My brother and his wife are experiencing empty nest syndrome!
By blue65packer
@blue65packer (11826)
United States
April 16, 2010 8:27pm CST
Yes it is true! My 45 year brother and his 44 year old wife are going to be in full empty nest mode by September! This started 5 years ago when their 18 year old son was aressted and found guilty of murder! He is in prison until he is at least 50! He's 24 now. The middle child(Who is 22) just left for the Navy! In September the youngest,the only girl is going to college! The college is in like 5 hours away. They don't expect her to be home every weekend! I know alot of parents go though this! Right now my sister-in-law is sad and my brother is like "it is about time"! I'm glad I don't have to go through that!
2 people like this
6 responses
@sid556 (30960)
• United States
17 Apr 10
I haven't gone thru that just yet and I'm not really looking forward to it. I have been raising children since I was 21 and I'll be 54 soon so that is a huge part of my life. My youngest is 16 and so it won't be long before I'll be in that spot. Not sure how I'll feel. I think your brother and his wife should use the time to re-connect with each other. Now they won't have have the kids they should have time to go out together and spend alone time together.
@blue65packer (11826)
• United States
20 Apr 10
I hope my brother and his wife spend some quality time together. My brother isn't one to go out much but I'm sure they will spend extra time together. They have been together alost 26 yrs and I know they will be fine! They went through a very rough time when their oldest son was arrested,went to trail and was convicted of murder. They will get through the empty nest syndrome!
@BlueGoblin (1829)
• United States
17 Apr 10
This could be a good thing. I know parents that still have their children living with them, adult children. Some kids just don't want to grow up.
@blue65packer (11826)
• United States
20 Apr 10
I know people who have grown kids that sill live at home! I thought my brother's middle kid was going to live at home forever! Not anymore! He is in the Navy now!I'm sure this empty nest syndrome won't last long with my brother and wife!
@laydee (12798)
• Philippines
17 Apr 10
I think I know what you mean, that also happened to the mother of my sister-in-law last year. She's a stay-at-home mom and she generally feeds everyone every day, taking care of them etc. Then last year, ALL of them decides to get married and leave home at once. She was left without no one, cooking for herself (since the husband is in another city working). By Christmas time, she was depressed. All her kids were in the in-laws house, and they were left alone.
To keep her from being depressed, she went into hobbies like gardening, flower arrangement and stuff.
I think that is common to people who were very busy with kids then the next thing, they're all gone. But it doesn't have to be like that forever, eventually they will adjust.
I think a good thing for your sister-in-law is to keep herself busy. Have a small business of jams or something if she likes cooking. How bout sewing and other stuff? Try to help her and keep her from thinking about her kids who has their own lives now.

__Set of tasks__.
a - Answer these questions using the empty nest thread:
(i) Which branch of the military did the brother's middle child join?
(ii) How old is the youngest child of the poster who has been raising children since age 21?
(iii) According to the reply from the Philippines, which hobbies did the mother take up to avoid being depressed?
b - Continue the empty nest thread from its final post onward.

Short text fragments taken from websites
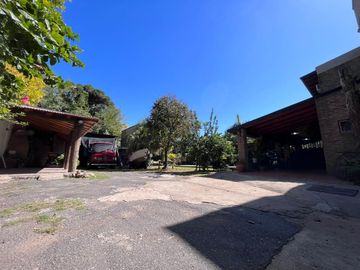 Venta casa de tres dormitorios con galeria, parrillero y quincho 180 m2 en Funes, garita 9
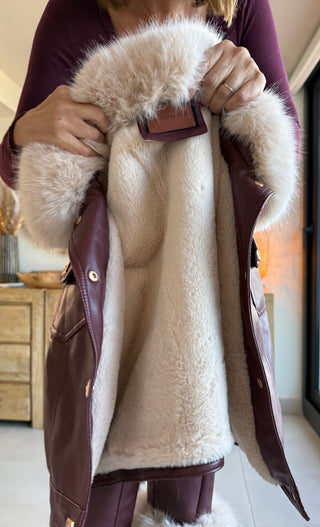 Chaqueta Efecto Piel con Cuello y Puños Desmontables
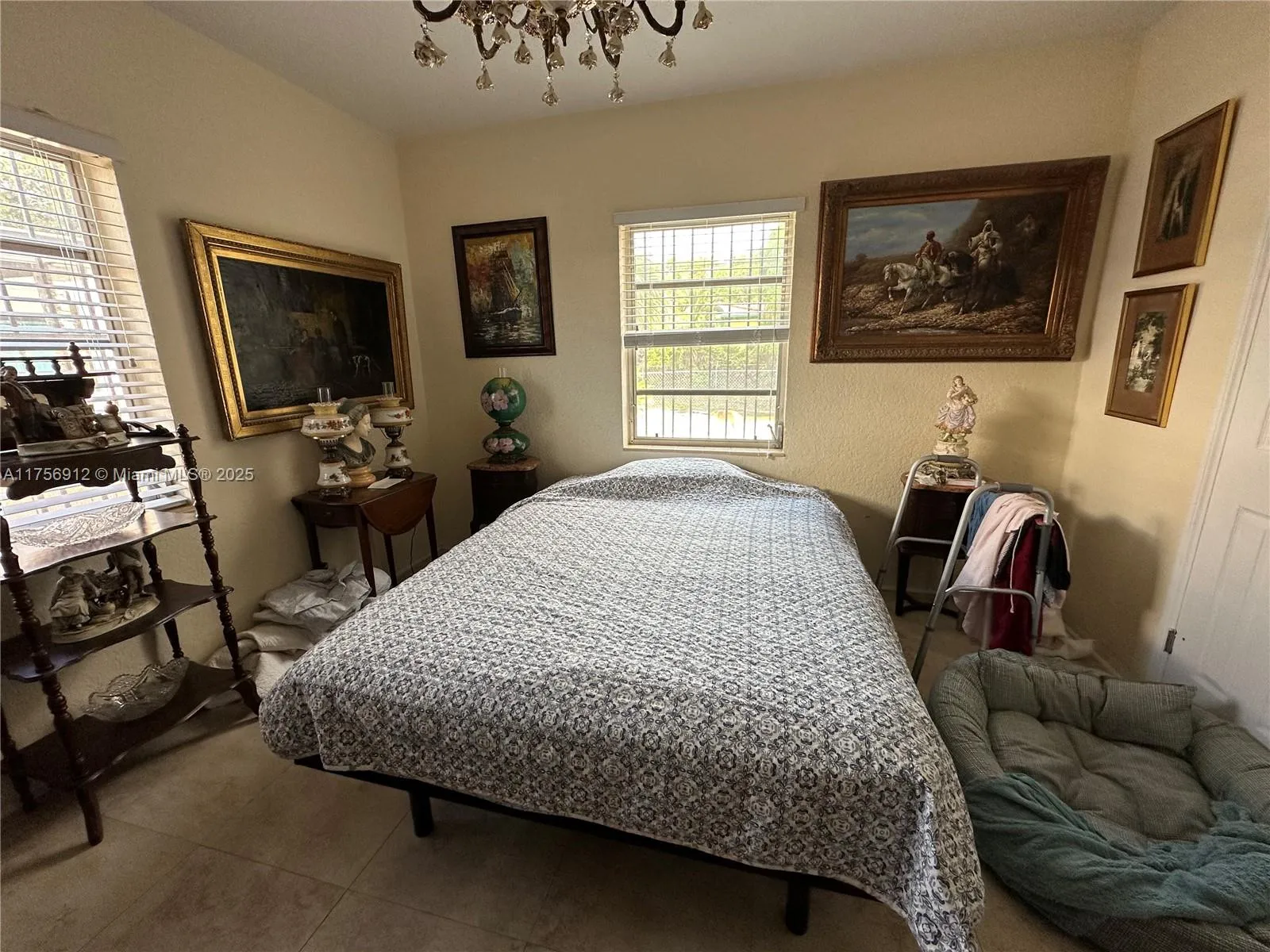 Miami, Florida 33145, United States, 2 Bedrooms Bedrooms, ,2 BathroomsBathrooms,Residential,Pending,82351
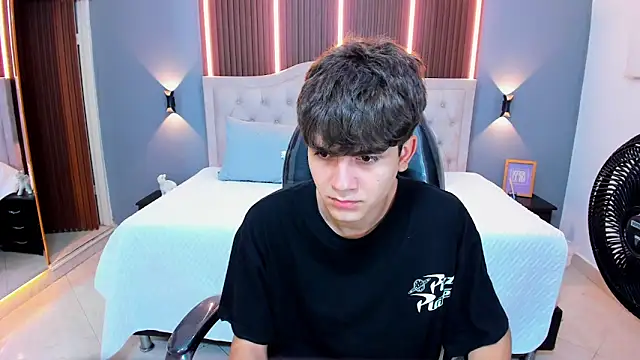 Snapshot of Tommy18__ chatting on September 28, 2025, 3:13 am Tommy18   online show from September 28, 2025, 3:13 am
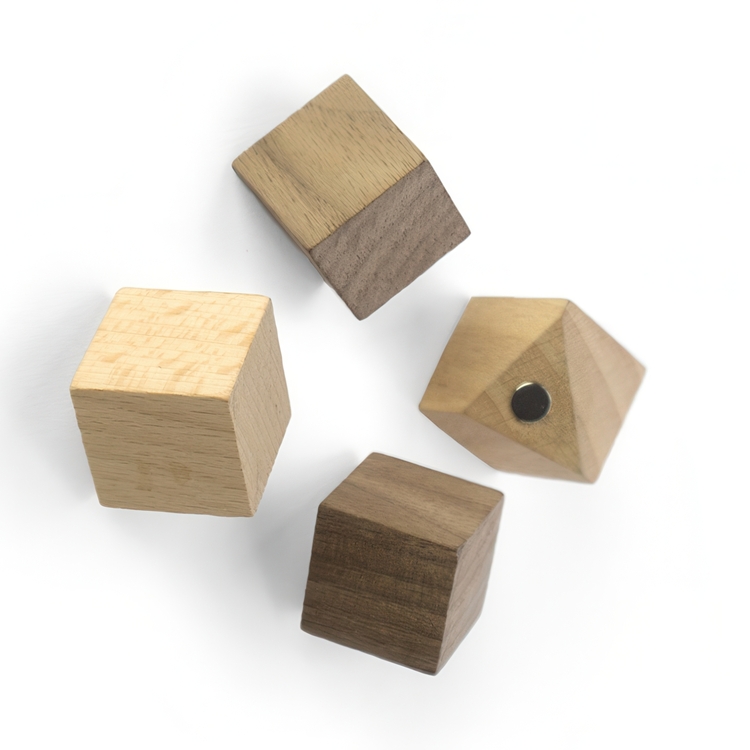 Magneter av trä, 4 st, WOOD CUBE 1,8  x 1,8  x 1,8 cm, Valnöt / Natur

__Answer list__.
a -
(i) The Navy
(ii) 16
(iii) Gardening and flower arrangement

b -
Remember that the idle mind is always the devil's playground. So, to keep the relationship okay, she should not be bored!
@blue65packer (11826)
• United States
19 Apr 10
My brother and sister-in-law both work so that will help. My sister-in-law keeps busy on Facebook at night and she's her side of the family on a regular basis. That will help with the emtpy nest syndrome! My brother looks after my dad's place. My dad can't take of the place so my brother does it for him. When he isn't doing that he is checking my dad's two rental places. I know they do stuff together and they will get through it togehter!
@lelin1123 (15595)
• Puerto Rico
17 Apr 10
Your sister-in-law needs to find some hobbies to keep herself occupied. I would also think this would be a great time to go on weekend trips and just enjoy their time together. I went through this when my daughters moved out but I found things to keep me busy but I also was working outside the home. I started to make scented candles, writing poetry and gardening. Not to mention trips to visit family and just getaways for the weekend or a week. I hope that she finds some type of happiness with the empty nest syndrome. She just has to replace the time that she spent taking care of the kids with other things that maybe she had put off because of the family. Good luck to her.
@blue65packer (11826)
• United States
20 Apr 10
I am sure my sister-in-law will be fine! She needs to go through an adjustment period first. She does work,loves cats,does she her family on a regular basis and they do visit the son in prison,usaully on sunday. Maybe my brother and his wife will take weekend getaways. I don't know but we will see!
@xxazndragon01 (1250)
• United States
17 Apr 10
well i for one feel really bad for that family due to the fact that one of there kids committed a murder and another is that there family is messed up it is like a divorce gone bad but all i can see best of wishes to that family hope it gets better
@blue65packer (11826)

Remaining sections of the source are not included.